The Metropolitan Museum this evening announced what director Tom Campbell called, with no hyperbole, “a truly transformational gift”—the pledge by megacollector Leonard Lauder of 78 works, including 33 by Picasso (including the painting shown above), 17 by Braque, 14 by Gris, and 14 by Léger. The gift will be accompanied by the establishment of a new Leonard A. Lauder Research Center for Modern Art, which will be bankrolled by a $22-million endowment, contributioned by Lauder and other Met trustees and patrons.
I had predicted this happy development three years ago, in my CultureGrrl review of what I then called “The Met’s So-So Picasso Show”—a lackluster agglomeration of the museum’s Picasso holdings, which, I said, “can’t hold a candle to what can be seen in the permanent-collection galleries of a certain modern art museum situated a mile downtown.”
All of that will likely change, thanks to Lauder’s trove of masterworks (some of which you can see in this multimedia feature on the NY Times‘ website).
In my review of the Picasso show, I foretold the Lauder benefaction in this account of my encounter with Campbell at the April 2010 press preview. He had asked me what no critic wants to be asked by a museum official, especially when the art scribe is still in the process of forming an opinion about a show’s merits or lack thereof: What did I think of it?
I dodged by saying (truthfully) that I hadn’t seen the entire exhibition yet.

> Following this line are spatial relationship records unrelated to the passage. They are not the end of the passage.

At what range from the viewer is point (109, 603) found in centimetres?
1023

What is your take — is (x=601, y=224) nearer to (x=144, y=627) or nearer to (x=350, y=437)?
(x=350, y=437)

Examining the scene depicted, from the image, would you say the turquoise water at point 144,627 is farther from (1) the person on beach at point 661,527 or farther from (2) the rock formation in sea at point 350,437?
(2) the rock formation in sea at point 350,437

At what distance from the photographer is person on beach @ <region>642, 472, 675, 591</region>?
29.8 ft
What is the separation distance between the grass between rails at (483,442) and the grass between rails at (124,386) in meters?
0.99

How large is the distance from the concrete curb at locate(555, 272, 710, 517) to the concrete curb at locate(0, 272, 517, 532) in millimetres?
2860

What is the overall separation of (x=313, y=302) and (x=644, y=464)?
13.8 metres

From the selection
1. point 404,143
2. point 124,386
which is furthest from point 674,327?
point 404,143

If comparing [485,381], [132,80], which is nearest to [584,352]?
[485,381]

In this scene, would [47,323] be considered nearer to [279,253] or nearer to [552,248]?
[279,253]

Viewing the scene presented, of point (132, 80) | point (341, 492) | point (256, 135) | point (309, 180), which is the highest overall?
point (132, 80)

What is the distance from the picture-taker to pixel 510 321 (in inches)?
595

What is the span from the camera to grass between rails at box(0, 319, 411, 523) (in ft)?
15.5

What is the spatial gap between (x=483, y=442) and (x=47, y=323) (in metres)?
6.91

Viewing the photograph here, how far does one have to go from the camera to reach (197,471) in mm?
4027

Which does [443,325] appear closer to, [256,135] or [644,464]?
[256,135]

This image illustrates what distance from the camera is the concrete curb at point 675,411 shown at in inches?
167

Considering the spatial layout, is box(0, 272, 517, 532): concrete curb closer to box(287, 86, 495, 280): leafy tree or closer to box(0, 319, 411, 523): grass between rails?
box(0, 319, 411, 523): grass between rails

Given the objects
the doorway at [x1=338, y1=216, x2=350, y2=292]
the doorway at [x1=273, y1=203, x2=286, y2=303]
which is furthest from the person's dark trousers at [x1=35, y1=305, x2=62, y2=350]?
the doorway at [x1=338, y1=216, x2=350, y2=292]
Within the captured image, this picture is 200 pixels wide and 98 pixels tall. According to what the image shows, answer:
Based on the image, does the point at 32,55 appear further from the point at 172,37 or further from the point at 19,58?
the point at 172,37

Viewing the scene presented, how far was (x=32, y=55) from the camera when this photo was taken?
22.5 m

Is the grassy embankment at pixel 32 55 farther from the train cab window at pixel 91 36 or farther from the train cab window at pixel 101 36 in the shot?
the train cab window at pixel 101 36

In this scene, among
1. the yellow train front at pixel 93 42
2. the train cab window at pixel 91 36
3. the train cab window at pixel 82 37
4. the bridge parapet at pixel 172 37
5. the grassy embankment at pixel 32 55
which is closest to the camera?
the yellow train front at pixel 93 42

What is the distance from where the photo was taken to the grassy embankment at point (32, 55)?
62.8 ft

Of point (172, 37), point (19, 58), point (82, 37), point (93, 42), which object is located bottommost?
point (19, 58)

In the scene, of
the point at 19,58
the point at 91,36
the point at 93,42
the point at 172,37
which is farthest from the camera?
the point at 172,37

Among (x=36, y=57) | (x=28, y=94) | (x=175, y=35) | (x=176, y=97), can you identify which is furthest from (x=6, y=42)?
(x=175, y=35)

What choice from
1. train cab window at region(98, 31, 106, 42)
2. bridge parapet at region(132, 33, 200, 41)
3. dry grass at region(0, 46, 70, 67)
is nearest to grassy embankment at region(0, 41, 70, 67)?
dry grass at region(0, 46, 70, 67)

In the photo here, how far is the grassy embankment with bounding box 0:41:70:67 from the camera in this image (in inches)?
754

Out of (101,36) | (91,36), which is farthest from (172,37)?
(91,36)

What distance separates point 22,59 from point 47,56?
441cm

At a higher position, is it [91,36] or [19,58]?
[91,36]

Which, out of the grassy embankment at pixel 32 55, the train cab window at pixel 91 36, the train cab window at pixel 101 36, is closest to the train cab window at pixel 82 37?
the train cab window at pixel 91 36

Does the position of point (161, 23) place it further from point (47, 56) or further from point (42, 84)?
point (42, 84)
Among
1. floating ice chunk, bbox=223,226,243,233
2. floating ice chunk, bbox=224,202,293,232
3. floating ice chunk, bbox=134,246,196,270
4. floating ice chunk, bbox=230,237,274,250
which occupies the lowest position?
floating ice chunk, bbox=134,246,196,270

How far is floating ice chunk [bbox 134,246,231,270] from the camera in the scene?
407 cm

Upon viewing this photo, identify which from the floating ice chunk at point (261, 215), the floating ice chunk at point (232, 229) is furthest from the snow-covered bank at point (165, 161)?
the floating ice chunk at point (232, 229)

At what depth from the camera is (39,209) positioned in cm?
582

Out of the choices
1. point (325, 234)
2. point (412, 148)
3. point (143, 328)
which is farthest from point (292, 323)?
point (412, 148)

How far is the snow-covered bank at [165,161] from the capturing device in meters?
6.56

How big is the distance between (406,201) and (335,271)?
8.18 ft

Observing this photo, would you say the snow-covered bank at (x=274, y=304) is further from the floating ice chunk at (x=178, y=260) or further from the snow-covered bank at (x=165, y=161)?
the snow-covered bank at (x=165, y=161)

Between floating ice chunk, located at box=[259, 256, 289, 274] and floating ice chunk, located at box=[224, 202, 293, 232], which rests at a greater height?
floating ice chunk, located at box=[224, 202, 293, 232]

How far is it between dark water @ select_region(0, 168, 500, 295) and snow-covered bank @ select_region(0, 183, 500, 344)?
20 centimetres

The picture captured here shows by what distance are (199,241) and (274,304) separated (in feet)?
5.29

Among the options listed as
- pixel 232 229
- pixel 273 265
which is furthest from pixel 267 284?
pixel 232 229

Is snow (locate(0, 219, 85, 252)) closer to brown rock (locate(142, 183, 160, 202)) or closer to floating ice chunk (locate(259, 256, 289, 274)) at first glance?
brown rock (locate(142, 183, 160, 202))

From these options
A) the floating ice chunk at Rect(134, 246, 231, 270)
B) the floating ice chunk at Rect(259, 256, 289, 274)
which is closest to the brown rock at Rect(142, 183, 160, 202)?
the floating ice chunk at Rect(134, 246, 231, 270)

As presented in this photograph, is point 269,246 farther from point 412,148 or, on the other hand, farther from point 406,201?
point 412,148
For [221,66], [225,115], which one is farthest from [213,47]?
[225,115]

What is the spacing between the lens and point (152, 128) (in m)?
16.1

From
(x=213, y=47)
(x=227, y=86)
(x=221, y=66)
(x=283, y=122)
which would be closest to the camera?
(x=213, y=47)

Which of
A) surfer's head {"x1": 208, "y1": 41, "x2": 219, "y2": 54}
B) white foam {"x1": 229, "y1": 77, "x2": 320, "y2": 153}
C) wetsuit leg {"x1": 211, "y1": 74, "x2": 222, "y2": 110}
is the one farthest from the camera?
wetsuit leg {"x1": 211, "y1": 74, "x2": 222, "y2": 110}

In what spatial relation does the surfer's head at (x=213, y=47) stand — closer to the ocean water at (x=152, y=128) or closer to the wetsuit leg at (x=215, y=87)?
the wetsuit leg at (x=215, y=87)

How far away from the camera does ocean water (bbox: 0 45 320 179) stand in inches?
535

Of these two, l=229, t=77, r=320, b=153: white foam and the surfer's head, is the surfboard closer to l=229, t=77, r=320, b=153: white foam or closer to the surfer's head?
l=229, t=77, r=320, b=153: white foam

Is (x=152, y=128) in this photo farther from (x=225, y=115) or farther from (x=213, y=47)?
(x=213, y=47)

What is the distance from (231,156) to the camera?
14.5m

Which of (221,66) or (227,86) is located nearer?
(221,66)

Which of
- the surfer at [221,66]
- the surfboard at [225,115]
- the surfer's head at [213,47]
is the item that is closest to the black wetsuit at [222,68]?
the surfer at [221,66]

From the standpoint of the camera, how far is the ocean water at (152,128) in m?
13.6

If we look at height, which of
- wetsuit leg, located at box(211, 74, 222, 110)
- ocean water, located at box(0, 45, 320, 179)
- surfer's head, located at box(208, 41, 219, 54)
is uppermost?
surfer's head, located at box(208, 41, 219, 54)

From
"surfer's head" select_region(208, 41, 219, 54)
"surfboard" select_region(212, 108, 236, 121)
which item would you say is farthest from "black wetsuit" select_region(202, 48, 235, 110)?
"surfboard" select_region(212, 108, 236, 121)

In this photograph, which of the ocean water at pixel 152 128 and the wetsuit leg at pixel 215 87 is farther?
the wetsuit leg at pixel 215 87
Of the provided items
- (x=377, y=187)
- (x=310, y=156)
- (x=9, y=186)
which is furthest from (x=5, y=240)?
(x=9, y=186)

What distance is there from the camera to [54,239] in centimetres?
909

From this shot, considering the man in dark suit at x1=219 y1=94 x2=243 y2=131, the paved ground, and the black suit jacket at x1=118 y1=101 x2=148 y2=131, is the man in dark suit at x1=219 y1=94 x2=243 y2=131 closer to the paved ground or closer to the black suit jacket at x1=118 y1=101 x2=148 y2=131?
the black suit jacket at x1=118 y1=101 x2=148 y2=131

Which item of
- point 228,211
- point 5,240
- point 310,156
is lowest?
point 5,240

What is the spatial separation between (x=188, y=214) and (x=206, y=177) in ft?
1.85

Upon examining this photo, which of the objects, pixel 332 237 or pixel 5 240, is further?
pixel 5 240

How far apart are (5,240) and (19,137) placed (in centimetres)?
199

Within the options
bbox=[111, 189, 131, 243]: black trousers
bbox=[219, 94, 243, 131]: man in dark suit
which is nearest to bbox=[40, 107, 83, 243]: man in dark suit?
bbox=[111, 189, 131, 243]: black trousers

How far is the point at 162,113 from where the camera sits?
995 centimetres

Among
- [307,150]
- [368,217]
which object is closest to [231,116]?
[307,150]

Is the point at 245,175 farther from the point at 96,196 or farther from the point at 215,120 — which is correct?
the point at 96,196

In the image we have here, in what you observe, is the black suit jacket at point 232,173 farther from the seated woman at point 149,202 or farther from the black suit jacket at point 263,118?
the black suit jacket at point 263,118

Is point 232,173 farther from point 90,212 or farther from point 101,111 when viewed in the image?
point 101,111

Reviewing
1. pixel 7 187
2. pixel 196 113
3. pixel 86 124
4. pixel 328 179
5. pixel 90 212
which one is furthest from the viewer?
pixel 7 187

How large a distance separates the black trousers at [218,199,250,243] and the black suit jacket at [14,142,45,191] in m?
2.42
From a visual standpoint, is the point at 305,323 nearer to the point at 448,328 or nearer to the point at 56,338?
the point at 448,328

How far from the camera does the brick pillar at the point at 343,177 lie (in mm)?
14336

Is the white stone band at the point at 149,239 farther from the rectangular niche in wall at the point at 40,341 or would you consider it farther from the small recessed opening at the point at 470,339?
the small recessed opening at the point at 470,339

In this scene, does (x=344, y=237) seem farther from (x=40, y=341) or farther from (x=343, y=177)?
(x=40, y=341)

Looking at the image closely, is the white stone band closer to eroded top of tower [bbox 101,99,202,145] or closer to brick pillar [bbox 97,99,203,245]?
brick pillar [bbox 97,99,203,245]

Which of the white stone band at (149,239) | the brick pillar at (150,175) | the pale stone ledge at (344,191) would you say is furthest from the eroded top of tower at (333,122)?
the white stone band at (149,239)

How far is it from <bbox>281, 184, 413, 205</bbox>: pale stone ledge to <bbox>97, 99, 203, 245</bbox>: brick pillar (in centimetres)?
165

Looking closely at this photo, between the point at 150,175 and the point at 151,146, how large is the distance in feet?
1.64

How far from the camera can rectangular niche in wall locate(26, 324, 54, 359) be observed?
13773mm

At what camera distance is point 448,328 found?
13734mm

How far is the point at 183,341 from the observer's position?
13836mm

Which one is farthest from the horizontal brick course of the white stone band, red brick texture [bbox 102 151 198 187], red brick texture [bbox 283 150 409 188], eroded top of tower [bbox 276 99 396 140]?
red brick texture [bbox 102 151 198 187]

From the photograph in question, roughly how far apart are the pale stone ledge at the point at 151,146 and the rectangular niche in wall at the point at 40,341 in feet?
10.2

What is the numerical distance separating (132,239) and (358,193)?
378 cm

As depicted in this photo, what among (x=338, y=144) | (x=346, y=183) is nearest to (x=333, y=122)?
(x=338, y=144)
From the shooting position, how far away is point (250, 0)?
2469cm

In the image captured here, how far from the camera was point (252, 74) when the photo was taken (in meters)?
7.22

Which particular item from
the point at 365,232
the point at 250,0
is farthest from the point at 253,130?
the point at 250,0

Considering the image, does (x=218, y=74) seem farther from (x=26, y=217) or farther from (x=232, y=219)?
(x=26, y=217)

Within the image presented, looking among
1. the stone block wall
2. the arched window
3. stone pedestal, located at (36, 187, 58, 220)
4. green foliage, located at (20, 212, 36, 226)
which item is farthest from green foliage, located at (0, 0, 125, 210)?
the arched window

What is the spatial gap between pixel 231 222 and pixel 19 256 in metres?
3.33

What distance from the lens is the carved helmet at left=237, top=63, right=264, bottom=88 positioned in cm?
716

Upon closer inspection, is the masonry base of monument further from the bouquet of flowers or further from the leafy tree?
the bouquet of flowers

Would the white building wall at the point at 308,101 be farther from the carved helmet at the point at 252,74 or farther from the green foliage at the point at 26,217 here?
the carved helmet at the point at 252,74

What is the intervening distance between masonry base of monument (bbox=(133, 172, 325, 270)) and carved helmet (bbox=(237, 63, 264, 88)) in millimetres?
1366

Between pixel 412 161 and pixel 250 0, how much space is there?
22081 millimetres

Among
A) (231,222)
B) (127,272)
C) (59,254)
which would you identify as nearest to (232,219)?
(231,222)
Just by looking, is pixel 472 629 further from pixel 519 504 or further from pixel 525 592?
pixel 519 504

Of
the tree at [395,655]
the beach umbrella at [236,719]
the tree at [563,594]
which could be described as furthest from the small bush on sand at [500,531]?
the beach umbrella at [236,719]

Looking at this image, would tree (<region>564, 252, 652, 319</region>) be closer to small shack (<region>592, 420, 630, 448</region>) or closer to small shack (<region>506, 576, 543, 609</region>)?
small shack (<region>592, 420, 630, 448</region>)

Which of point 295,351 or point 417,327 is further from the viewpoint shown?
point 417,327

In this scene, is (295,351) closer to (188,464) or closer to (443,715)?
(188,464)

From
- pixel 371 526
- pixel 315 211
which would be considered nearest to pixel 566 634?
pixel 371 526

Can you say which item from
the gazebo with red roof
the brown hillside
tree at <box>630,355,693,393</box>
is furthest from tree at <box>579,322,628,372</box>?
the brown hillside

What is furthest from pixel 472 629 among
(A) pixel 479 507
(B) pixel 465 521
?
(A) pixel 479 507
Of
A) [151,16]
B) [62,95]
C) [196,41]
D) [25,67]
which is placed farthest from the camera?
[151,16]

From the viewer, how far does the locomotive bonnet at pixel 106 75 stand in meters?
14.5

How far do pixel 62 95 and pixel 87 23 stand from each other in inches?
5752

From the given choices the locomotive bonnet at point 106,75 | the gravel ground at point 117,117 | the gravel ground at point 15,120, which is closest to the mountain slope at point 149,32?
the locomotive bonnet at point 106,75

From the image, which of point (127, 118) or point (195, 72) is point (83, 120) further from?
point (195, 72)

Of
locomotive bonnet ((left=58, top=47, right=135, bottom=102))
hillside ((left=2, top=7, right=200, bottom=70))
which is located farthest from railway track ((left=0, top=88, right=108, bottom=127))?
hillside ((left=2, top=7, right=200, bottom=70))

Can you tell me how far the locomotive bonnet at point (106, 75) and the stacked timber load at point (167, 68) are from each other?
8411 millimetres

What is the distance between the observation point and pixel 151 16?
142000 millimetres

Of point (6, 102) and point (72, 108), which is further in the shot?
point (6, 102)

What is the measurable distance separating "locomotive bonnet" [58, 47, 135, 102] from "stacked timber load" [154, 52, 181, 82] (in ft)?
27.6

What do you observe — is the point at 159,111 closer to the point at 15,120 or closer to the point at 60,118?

Here’s what I wrote in my blog post about that conversation:
When Campbell greeted me at the press preview, I mentioned the near-dearth of great Analytic Cubist paintings. “You’re right,” he agreed. “We’re working on it. See us in 15 years’ time.” (I should live so long!) Asked if it’s still possible to acquire great Cubist works, and he assured me it was. (Let me guess: Leonard Lauder‘s collection?)
I guessed right. I had mentioned Lauder to Campbell, whose response was (appropriately) silence. Obviously, the “15 years” that Campbell had posited was too long for Lauder, now 80, to wait.
With today’s announcement, Lauder (and the Met’s visitors) won’t have too long to wait to see this superlative collection on view at the Met. It will be showcased in a fall 2014 exhibition, co-curated by Emily Braun, distinguished professor and Hunter College and the Graduate Center, City University of New York, who has served as curator of the Lauder Collection for 26 years; and Rebecca Rabinow, the Met’s curator of modern and contemporary art.
The following year, we all hope to see the opening of the new Renzo Piano-designed downtown facility of the Whitney Museum, whose board Lauder long chaired before becoming chairman emeritus. In connection with that project, he contributed some $131 million (mostly for endowment) to the Whitney in 2008, with the proviso that the museum could not sell its uptown Breuer-designed building for an extended period. The Met will, at least temporarily, lease that uptown space for displays of its own collection, once the Whitney decamps.